→ **Objectif de la tâche**:
D'après l'extrait ci-dessous sur l'Église catholique en Australie, répondez brièvement :
(a) Pendant combien de temps Paul Collins a-t-il travaillé pour le renouveau du catholicisme ?
(b) À quelle fréquence les évêques australiens effectuent-ils leur visite à Rome ?
(c) Qui a remporté l'élection à la présidence de la Conférence des Evêques en mai 2018, et sur quel critère ?

→ **Extrait du texte**:
Australie - On peut parler dans l'Église catholique - LCI 23/03/2019
Les laïcs et les prêtres doivent agir ensemble pour mettre en place de nouvelles structures dans les paroisses et les diocèses, ou chacun sera responsable, y compris les évêques
Paul Collins, Australie, 23 mars 2019
Paul Collins a travaillé pendant plus de cinquante ans pour le renouveau du catholicisme, à la fois comme prêtre et comme laïc.
Dans deux mois, les évêques catholiques d’Australie effectueront leur visite quinquennale à Rome afin de faire le point sur l’état de l’Eglise australienne. Au cours de cette visite ad limina apostolorum (« sous le regard des apôtres Pierre et Paul »), les évêques rencontrent le pape et des responsables du Vatican pour discuter des problèmes auxquels leurs Eglises locales sont confrontées.
Initialement pèlerinages à Rome, ces visites quinquennales sont devenues indispensables lors de la centralisation excessive de l'Eglise au XIXe siècle.
Voilà ce que les évêques australiens doivent dire au pape François et ce qu’il devrait leur dire.
Les évêques devraient commencer par confesser qu'ils sont profondément divisés entre eux, comme le révèle les voix également partagées lors de l’élection du président de la Conférence des Evêques en mai 2018 entre Mark Coleridge de Brisbane et Anthony Fisher de Sydney, Coleridge ne l’emportant qu’à l'ancienneté.

→ **Segment de données**:
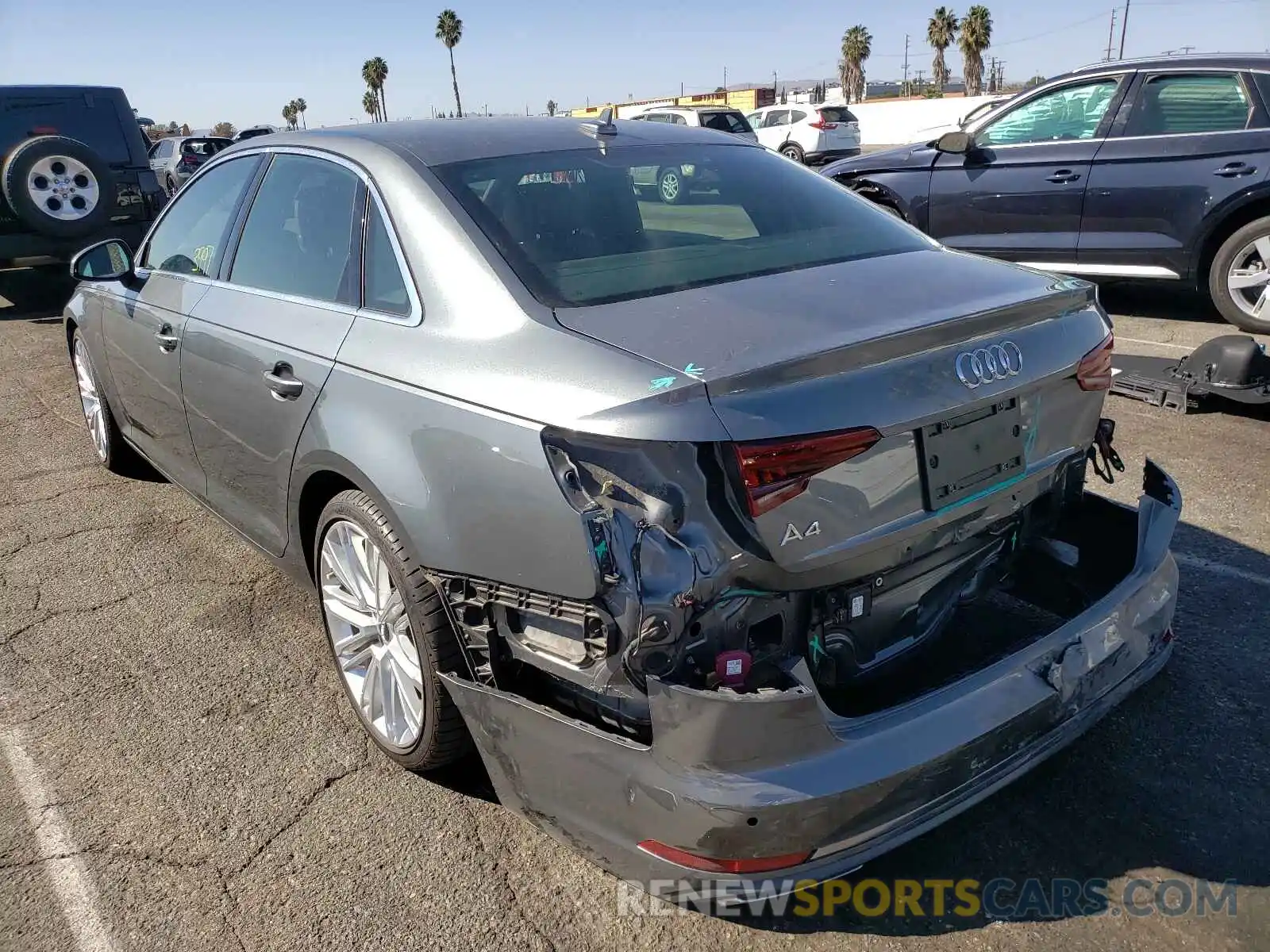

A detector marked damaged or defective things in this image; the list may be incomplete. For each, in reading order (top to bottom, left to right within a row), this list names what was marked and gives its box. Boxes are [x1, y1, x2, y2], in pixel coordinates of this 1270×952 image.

→ **Résultat**:
(a) Pendant plus de cinquante ans.
(b) Tous les cinq ans.
(c) Mark Coleridge de Brisbane, à l'ancienneté.